O restante do game seria toda uma jornada de Wolverine montado a cavalo passando por novos lugares e caçando Banner, contando com aliados ocasionais sobreviventes daquele mundo, incluindo o Doutor Destino, que nessa realidade daquele mundo seria o Reed Richards que teria trocado de corpo com o Victor Von Doom (aludindo uma das primeiras histórias do QF) e teria mantido isso esse segredo, tal qual Logan e apenas abaixado a sua cabeça para a derrota, vendo nisso que o Logan tava fazendo uma chance de redenção.

Seria interessante entre as revisitações de lugares que ele passou, ele visitar a nova Rainha do Crime, que foi a filha do Clint que deu um golpe Rei do Crime anterior no quadrinho. Mantendo todo o tom cínico da obra original, Logan não mataria ela porque veria que todo aquele caos seria ainda pior sem alguém pra reinar. 

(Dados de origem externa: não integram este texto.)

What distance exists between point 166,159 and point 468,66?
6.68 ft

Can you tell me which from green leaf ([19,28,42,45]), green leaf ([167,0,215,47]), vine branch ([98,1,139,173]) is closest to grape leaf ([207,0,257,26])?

Mundo aberto ou semi-aberto?

Difícil dizer. Deixo para vocês decidirem nos comentários. Porque conforme eu fui escrevendo, isso me dividiu bastante. Muito da minha inspiração inicial tinha sido o Mad Max, em especial com aquele tipo de combate muito mais bruto e por vezes cenários desertos. Só que dada a minha clara inspiração com o TLOU e GOW atual, talvez cenários gigantes, só que fechados, "aréas" tornasse tudo mais focado. Não tenho uma decisão sobre isso, e essa discursão sempre volta a tona com a comunidade sempre que lança um novo game custando 400 conto ou mais.

 

E se fosse pra mudar esse Uncharted do Wolverine atual, o que eu mudaria?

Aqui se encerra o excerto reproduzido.